• [WORK ORDER]
Please answer these three questions about the forum exchange below.
1. What did OP want to optimize, according to Eusebiu Marcu?
2. What kind of work does the author do, according to the reply?
3. What might increasing the cost lead to?

True, but apparently (if you read other posts) OP created it (or some parts of it): he wanted to optimize the financials in the detriment of technical (which in general will bite back sooner or later).
Eusebiu
Eusebiu Marcu wrote:
OP created it (or some parts of it): he wanted to optimize the financials in the detriment of technical
Actually I did read the rest of it. The author is a contractor doing piece work. This is not part of a large application for a company for which the author is working as an employee. So yes optimizing the cost is significant because increasing the cost might mean a cancelation of the contract which would impact both parties.
-
Eusebiu Marcu wrote:
OP created it (or some parts of it): he wanted to optimize the financials in the detriment of technical
Actually I did read the rest of it. The author is a contractor doing piece work. This is not part of a large application for a company for which the author is working as an employee. So yes optimizing the cost is significant because increasing the cost might mean a cancelation of the contract which would impact both parties.

• [RECORDS PROVIDED]
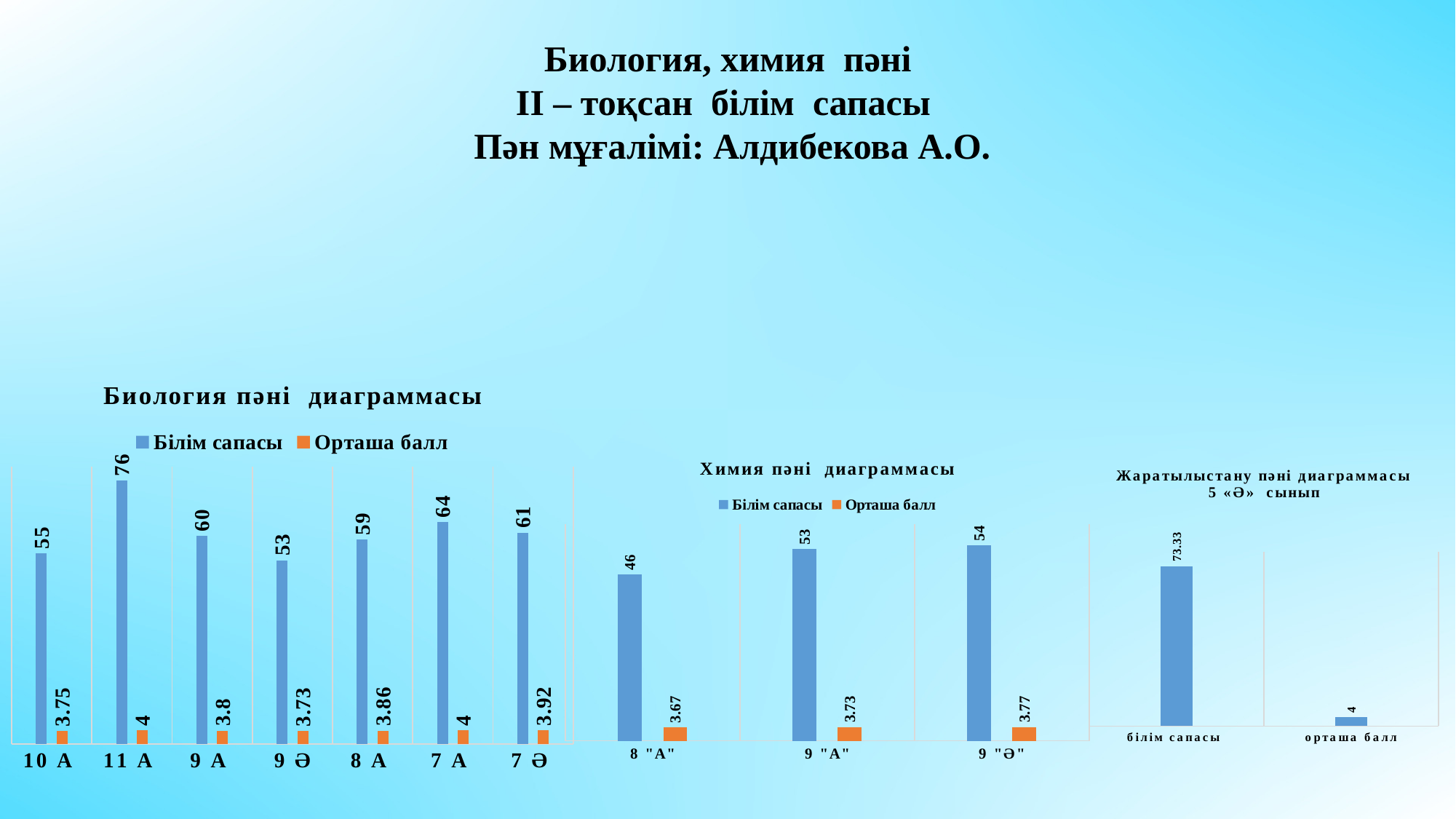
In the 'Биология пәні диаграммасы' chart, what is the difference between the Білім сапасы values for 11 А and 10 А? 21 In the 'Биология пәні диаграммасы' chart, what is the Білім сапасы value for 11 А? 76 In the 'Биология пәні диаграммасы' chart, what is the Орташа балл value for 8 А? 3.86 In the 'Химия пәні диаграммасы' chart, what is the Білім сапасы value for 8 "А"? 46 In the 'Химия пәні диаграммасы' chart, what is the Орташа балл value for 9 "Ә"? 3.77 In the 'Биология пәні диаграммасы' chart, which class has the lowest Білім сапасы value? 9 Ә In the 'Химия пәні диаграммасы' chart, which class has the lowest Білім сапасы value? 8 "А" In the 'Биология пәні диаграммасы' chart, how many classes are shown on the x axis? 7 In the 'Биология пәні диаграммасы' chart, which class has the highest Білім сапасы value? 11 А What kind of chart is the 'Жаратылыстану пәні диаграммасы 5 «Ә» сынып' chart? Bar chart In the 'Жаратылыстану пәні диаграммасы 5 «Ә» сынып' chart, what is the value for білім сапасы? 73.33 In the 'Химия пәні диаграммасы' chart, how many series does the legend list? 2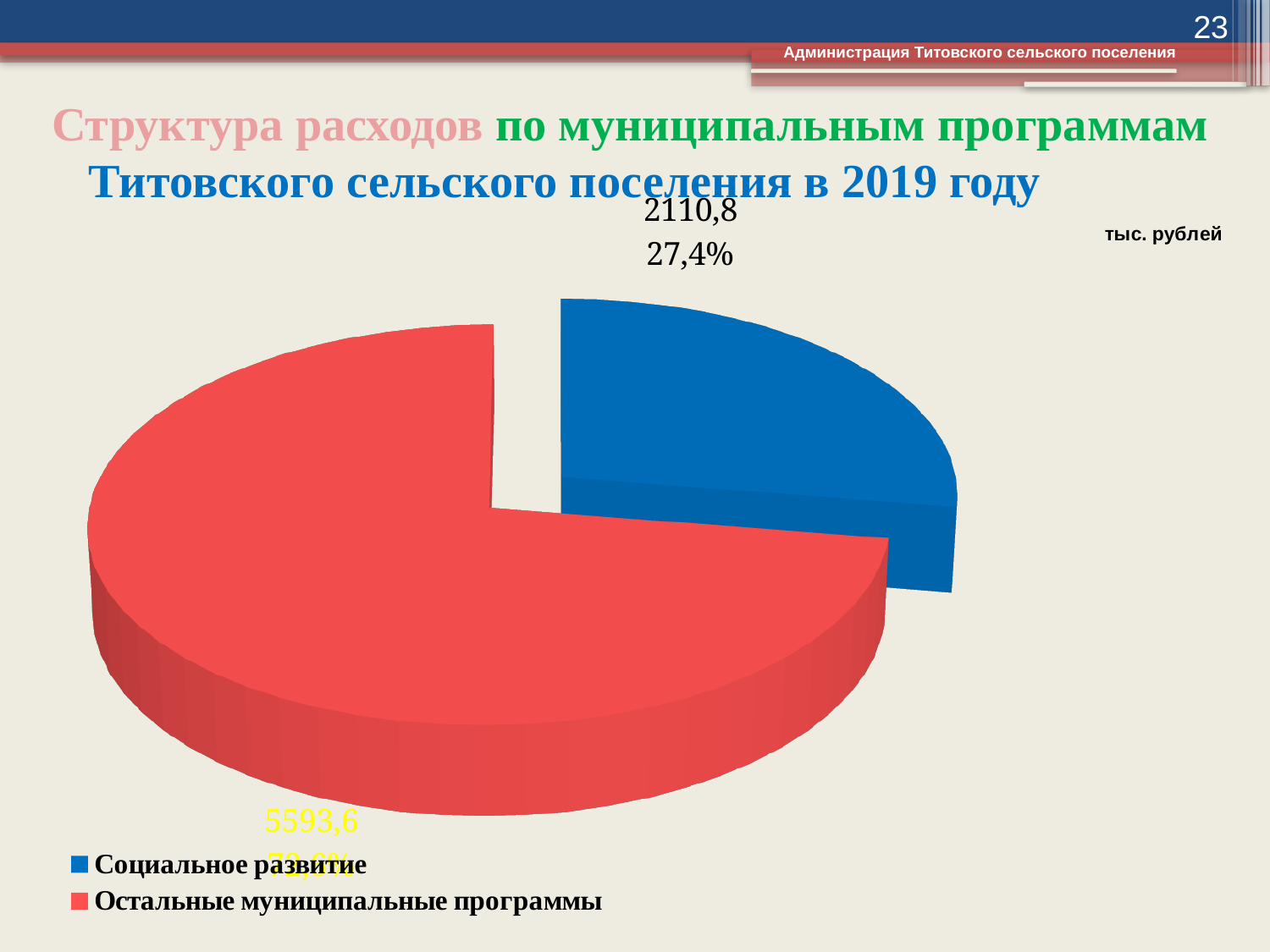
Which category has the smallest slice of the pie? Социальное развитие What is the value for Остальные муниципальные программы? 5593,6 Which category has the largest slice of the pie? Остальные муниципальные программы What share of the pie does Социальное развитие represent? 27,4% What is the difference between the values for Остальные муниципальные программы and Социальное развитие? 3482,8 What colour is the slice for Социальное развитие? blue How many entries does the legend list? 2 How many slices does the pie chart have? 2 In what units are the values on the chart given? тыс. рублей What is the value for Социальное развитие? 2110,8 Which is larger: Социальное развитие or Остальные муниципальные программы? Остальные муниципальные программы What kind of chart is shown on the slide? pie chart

==

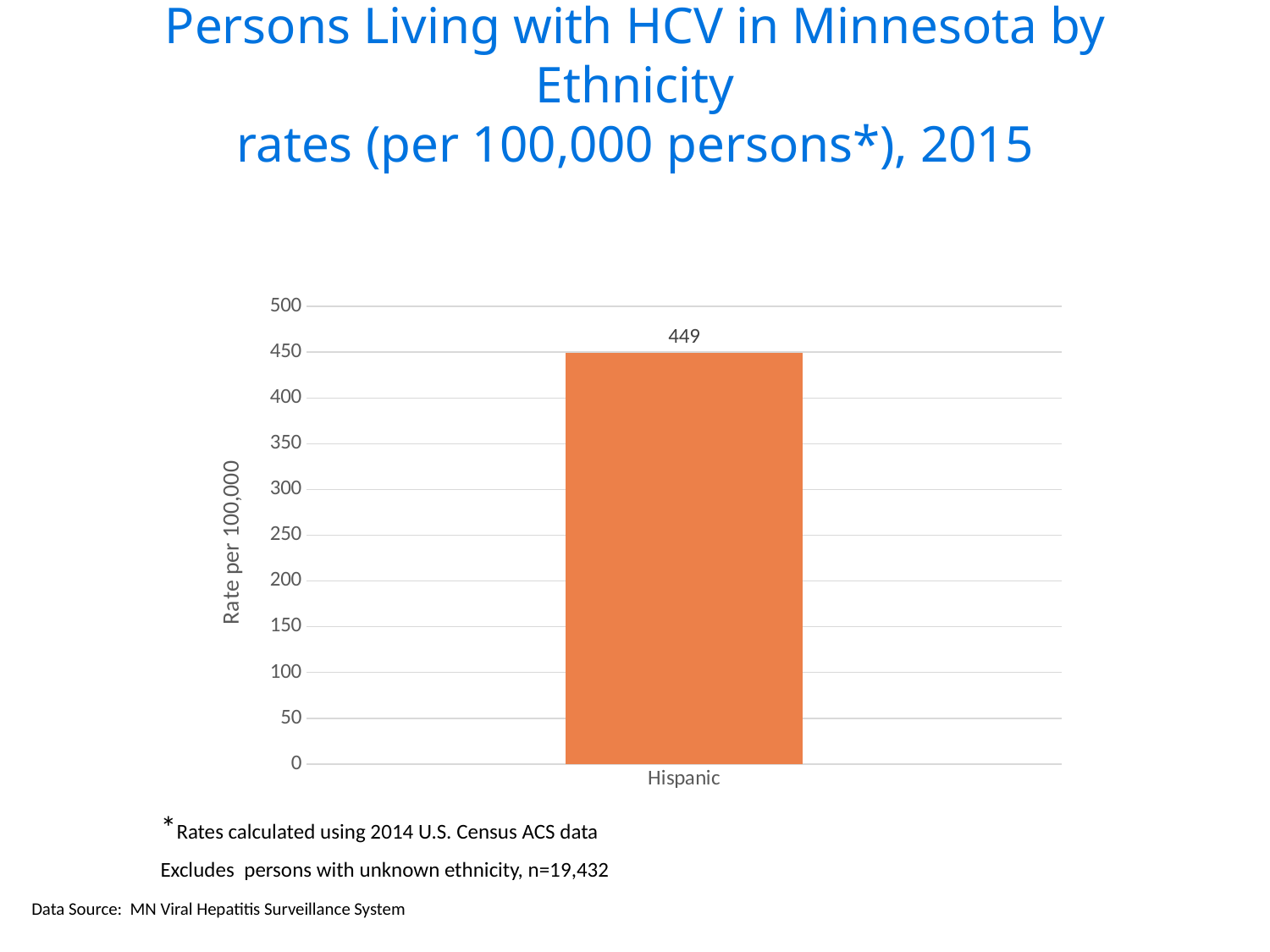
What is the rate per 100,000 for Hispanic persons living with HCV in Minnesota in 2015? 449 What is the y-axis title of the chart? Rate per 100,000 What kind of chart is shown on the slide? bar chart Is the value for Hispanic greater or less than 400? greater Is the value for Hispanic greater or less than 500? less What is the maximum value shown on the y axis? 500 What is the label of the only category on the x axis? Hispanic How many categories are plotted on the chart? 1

• [WRITTEN ANSWER]
1. The financials, at the expense of the technical side.
2. Piece work as a contractor.
3. Cancelation of the contract, which would impact both parties.